* start *

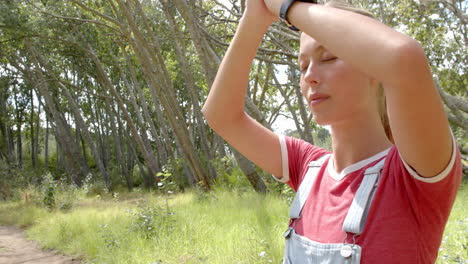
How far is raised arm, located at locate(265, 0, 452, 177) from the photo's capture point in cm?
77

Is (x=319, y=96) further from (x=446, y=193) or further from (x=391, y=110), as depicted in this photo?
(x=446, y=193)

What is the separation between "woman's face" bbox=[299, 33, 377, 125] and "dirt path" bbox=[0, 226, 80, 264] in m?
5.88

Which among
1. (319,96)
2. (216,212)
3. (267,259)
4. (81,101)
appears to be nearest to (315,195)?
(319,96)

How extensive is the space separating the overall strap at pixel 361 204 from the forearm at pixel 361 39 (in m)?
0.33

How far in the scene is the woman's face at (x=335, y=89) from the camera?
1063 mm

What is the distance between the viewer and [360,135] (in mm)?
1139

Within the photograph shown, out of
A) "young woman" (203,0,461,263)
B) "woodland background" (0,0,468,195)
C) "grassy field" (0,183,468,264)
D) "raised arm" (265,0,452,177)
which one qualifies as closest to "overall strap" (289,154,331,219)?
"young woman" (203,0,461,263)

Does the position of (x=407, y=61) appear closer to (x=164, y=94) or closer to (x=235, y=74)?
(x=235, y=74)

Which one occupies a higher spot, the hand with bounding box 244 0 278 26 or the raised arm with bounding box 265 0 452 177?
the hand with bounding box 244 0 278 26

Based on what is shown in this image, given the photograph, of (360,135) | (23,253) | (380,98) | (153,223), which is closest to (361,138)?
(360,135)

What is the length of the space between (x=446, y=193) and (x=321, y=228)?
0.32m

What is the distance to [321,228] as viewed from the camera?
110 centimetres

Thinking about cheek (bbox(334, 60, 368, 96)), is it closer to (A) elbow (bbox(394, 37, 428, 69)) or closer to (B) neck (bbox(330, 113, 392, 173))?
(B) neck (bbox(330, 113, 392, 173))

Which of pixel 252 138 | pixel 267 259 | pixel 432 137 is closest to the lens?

* end *

> **TASK REQUIREMENTS**
Repeat only the stretch of lines starting at the one containing "Which one occupies" and running to the final line of the entries above.

> **WORKED ANSWER**
Which one occupies a higher spot, the hand with bounding box 244 0 278 26 or the raised arm with bounding box 265 0 452 177?
the hand with bounding box 244 0 278 26

Based on what is shown in this image, given the photograph, of (360,135) | (23,253) | (380,98) | (153,223), which is closest to (361,138)?
(360,135)

What is the length of the space between (x=446, y=193) and (x=321, y=228)?
0.32m

What is the distance to [321,228] as viewed from the camera?
110 centimetres

Thinking about cheek (bbox(334, 60, 368, 96)), is it closer to (A) elbow (bbox(394, 37, 428, 69)) or closer to (B) neck (bbox(330, 113, 392, 173))?
(B) neck (bbox(330, 113, 392, 173))

Which of pixel 252 138 | pixel 267 259 | pixel 432 137 is closest to the lens?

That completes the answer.